China’s Xi aims to soothe Belt and Road fears

BEIJING (AFP) – Chinese President Xi Jinping sought yesterday to bat away concerns about his ambitious Belt and Road Initiative (BRI), saying his global infrastructure project will have “zero tolerance” for corruption while vowing to prevent debt risks.

In a speech kicking off a BRI summit, Xi also offered soothing remarks to the US over subsidies, the yuan and trade as the two sides head into fresh high-level talks next week.

Xi’s signature foreign policy aims to reinvent the ancient Silk Road to connect Asia to Europe and Africa through massive investments in maritime, road and rail projects – with hundreds of billions of dollars in financing from Chinese banks.

It offers to bring much-needed modern infrastructure to developing countries, but critics say it is riddled with opaque deals favouring Chinese companies while saddling nations with debt and environmental damage.

“Everything should be done in a transparent way and we should have zero tolerance for corruption,” Xi said at the gathering of 37 world leaders which ends todays.
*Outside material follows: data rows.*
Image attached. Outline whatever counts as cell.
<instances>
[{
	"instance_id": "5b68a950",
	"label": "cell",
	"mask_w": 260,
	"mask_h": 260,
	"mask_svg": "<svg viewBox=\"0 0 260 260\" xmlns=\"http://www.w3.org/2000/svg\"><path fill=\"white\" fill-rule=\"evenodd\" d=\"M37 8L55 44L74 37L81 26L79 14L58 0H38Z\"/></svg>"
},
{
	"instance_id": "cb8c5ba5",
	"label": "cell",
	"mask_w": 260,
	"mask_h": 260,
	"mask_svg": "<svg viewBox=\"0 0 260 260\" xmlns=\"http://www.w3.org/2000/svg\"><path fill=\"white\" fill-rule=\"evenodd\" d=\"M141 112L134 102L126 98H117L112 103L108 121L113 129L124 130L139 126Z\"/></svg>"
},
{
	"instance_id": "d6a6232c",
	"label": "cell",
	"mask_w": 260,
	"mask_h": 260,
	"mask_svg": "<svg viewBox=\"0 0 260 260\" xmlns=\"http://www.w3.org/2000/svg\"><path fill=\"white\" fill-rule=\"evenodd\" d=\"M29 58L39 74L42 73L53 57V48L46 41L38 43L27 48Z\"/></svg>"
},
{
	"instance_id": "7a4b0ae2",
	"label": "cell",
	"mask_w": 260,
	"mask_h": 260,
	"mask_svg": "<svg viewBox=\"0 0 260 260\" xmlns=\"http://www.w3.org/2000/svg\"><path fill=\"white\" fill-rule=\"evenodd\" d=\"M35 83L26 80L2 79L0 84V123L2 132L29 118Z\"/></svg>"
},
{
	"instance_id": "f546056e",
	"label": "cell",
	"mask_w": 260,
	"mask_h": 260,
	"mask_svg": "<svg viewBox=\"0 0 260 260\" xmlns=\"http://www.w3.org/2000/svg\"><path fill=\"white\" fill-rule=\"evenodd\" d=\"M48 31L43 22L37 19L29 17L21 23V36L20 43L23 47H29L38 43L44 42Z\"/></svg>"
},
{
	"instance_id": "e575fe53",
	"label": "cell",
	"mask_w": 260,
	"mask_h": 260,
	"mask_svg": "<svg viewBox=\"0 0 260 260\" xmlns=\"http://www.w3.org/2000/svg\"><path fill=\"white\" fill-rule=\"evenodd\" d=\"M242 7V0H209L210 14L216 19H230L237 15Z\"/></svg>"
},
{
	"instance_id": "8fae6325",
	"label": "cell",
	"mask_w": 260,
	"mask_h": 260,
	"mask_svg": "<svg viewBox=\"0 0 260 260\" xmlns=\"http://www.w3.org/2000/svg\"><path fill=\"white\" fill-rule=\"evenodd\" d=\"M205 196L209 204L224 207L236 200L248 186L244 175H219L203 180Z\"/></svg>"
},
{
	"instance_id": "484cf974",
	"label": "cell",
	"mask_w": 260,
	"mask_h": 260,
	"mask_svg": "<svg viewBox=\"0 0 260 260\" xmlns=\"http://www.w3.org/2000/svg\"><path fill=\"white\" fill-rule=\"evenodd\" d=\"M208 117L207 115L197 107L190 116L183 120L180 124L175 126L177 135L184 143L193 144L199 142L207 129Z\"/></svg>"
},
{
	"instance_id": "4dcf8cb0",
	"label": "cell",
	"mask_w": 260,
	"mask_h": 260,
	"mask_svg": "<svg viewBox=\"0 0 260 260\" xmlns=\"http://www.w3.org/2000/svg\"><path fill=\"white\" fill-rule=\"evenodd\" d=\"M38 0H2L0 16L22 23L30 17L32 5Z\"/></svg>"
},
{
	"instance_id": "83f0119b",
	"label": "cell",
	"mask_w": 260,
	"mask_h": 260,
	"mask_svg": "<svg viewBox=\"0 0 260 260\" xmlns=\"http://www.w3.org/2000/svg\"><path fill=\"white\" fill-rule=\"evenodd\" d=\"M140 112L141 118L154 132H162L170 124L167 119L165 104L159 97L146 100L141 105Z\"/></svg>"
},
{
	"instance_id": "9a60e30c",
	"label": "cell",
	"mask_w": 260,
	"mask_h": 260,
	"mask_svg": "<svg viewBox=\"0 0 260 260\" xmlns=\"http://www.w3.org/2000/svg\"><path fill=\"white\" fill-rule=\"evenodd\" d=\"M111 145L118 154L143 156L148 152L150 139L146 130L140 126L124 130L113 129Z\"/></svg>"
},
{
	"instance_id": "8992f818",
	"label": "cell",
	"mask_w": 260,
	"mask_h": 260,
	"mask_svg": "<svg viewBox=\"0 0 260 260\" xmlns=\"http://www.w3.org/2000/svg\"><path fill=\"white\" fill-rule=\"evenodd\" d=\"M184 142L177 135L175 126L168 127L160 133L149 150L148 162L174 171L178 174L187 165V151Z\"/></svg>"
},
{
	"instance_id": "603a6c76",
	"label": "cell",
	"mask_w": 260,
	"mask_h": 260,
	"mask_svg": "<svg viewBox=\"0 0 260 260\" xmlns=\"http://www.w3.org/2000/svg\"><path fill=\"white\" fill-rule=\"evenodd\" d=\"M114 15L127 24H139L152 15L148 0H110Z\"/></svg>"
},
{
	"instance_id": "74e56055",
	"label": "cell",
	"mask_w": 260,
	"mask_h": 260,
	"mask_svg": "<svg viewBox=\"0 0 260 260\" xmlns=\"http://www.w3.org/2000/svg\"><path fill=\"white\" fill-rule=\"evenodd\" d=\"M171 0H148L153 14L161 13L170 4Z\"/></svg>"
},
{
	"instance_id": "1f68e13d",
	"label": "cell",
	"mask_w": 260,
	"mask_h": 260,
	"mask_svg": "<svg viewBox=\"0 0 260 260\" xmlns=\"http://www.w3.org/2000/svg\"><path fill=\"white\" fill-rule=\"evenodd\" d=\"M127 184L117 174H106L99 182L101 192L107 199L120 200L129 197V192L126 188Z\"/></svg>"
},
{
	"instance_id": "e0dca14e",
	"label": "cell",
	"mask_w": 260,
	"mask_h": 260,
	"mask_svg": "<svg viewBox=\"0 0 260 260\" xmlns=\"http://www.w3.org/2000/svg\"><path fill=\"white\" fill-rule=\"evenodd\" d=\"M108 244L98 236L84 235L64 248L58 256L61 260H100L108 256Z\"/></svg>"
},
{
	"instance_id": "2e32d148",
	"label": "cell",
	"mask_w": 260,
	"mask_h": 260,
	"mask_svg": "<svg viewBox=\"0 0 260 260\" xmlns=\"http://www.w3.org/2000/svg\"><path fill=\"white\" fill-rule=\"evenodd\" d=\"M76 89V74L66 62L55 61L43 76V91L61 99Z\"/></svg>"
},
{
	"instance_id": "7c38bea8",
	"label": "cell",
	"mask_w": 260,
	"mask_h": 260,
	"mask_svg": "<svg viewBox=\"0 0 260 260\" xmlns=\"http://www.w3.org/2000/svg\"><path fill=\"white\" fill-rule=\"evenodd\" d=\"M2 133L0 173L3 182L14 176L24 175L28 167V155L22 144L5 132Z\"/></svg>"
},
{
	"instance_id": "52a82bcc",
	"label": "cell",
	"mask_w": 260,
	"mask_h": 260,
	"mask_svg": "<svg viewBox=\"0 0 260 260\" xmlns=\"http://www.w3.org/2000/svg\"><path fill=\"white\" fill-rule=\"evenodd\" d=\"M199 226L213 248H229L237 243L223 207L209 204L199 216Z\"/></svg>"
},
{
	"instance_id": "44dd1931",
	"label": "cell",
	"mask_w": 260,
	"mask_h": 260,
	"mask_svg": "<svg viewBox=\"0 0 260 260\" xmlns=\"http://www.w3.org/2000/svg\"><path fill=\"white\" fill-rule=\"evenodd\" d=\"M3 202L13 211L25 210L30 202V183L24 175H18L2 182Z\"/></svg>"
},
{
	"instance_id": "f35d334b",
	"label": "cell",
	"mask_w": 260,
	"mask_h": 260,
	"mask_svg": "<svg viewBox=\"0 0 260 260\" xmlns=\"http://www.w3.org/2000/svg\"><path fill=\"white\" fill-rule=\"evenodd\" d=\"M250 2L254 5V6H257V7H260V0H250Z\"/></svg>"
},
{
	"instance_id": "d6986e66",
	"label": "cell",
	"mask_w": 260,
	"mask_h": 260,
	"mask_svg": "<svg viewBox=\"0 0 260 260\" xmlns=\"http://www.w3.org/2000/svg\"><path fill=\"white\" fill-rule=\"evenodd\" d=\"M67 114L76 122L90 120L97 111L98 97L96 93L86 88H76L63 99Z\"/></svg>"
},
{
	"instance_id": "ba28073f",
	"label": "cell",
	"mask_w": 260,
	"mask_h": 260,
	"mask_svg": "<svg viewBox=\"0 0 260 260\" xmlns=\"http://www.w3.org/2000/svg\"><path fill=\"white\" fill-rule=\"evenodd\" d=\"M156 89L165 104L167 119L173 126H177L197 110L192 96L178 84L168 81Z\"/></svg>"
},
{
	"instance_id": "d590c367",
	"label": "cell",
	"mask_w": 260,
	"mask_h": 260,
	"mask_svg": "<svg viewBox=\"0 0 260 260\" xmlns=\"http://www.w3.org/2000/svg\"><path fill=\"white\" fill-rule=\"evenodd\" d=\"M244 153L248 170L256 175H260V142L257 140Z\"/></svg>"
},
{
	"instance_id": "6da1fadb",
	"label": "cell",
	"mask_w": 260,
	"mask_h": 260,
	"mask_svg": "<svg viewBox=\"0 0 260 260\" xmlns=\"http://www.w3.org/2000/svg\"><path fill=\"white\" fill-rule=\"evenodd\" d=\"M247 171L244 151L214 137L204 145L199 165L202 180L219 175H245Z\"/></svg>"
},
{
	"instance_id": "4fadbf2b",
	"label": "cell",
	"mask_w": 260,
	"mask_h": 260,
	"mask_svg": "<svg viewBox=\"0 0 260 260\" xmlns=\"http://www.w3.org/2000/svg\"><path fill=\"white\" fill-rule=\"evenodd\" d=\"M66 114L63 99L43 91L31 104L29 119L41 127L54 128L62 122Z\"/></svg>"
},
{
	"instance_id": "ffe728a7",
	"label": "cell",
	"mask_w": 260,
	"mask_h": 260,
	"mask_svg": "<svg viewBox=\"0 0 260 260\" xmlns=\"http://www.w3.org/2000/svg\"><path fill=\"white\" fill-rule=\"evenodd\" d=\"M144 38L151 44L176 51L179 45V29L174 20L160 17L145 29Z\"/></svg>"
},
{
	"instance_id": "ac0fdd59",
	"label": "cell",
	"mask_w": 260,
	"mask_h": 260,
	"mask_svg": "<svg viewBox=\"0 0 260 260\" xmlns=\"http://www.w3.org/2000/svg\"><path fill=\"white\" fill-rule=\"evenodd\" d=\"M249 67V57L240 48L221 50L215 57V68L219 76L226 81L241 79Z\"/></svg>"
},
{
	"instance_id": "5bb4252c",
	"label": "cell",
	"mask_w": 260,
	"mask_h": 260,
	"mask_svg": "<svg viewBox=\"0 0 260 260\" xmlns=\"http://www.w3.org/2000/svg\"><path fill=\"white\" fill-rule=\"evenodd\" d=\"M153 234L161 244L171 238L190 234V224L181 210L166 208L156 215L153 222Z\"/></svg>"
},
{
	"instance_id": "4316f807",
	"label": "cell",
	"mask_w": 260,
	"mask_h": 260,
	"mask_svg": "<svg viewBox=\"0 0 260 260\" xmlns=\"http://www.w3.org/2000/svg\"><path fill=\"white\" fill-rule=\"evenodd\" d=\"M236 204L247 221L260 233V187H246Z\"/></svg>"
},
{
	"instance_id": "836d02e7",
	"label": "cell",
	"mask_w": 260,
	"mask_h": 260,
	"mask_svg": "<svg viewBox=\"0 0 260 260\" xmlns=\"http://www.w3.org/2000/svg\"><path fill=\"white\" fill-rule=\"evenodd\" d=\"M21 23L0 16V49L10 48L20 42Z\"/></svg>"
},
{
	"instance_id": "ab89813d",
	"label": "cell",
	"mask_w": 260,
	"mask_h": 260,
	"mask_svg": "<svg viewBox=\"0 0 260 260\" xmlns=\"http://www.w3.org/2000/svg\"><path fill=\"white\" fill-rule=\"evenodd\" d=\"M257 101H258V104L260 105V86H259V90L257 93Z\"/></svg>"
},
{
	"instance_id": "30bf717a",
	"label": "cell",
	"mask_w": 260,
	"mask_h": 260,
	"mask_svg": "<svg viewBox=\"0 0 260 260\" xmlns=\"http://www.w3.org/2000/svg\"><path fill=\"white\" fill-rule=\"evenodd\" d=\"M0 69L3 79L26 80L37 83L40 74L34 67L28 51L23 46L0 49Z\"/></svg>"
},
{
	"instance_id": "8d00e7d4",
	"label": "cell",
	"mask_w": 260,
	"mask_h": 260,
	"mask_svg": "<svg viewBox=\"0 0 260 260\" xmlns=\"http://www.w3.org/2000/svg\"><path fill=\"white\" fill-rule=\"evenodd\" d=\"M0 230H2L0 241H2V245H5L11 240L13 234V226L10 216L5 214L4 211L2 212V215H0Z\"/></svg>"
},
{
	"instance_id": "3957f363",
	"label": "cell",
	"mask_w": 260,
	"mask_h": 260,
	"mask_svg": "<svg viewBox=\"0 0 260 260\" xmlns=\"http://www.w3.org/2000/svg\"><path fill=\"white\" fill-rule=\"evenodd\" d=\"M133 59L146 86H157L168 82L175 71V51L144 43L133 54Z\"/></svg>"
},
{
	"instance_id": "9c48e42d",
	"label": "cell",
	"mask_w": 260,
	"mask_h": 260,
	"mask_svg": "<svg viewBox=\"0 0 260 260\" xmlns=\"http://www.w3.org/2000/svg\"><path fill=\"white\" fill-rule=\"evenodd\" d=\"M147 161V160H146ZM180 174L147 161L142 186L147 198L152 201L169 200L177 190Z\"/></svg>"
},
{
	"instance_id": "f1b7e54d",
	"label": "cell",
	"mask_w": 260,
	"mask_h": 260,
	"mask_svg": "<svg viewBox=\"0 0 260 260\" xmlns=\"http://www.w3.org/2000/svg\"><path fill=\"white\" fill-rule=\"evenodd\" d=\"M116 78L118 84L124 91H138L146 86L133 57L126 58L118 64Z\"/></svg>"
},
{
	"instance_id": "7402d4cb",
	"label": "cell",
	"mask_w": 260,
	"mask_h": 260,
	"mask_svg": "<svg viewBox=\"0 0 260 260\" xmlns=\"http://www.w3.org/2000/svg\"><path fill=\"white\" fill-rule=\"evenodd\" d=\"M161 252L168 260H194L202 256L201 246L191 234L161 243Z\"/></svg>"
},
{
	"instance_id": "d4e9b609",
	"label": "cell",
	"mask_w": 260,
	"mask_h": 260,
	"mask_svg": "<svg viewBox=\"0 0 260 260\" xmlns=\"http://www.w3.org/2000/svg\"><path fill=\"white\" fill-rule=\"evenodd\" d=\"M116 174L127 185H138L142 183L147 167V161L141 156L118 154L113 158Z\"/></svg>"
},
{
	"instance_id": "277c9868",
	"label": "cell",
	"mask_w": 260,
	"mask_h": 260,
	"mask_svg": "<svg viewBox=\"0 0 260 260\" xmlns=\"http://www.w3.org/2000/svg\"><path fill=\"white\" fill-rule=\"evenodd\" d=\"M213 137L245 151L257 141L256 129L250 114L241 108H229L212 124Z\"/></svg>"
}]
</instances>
China has also rejected accusations that Belt and Road is a “debt trap” and a geopolitical tool for Beijing’s ambitions of becoming a global superpower.

“The Belt and Road is not an exclusive club,” Xi said.

From left, Chinese President Xi Jinping, Egypt’s President Abdel-Fattah El-Sisi and Russian President Vladimir Putin. – AP

In a nod to the concerns over loans, he added: “We also need to ensure the commercial and fiscal sustainability of all projects so that they will achieve the intended goals as planned.”

China is presenting a debt sustainability framework at the forum – a move welcomed by International Monetary Fund (IMF) chief Christine Lagarde.

Calling for a “BRI 2.0”, Lagarde said in a speech the scheme needs “increased transparency, open procurement with competitive bidding, and better risk assessment in project selection”.

Pakistani Prime Minister Imran Khan, who said his country was an “enthusiastic” supporter of Belt and Road, called for the creation of an office for anti-corruption cooperation.

The two countries are building the China-Pakistan Economic Corridor (CPEC), a multi-billion-dollar project linking China’s northwest to the Arabian sea port of Gwadar.

Amid warnings that some of the massive projects are causing environmental damage in Asia, Xi said China will also promote “green” development.

Eric Olander, managing editor of the non-partisan China Africa Project website, said there is no data to back up claims that BRI worsens debt problems, but US criticism has had an impact.

“I think the president wants to change that narrative so he can rebrand and reposition BRI away from the debt issue and more towards China’s development story that he wants to tell,” Olander told AFP.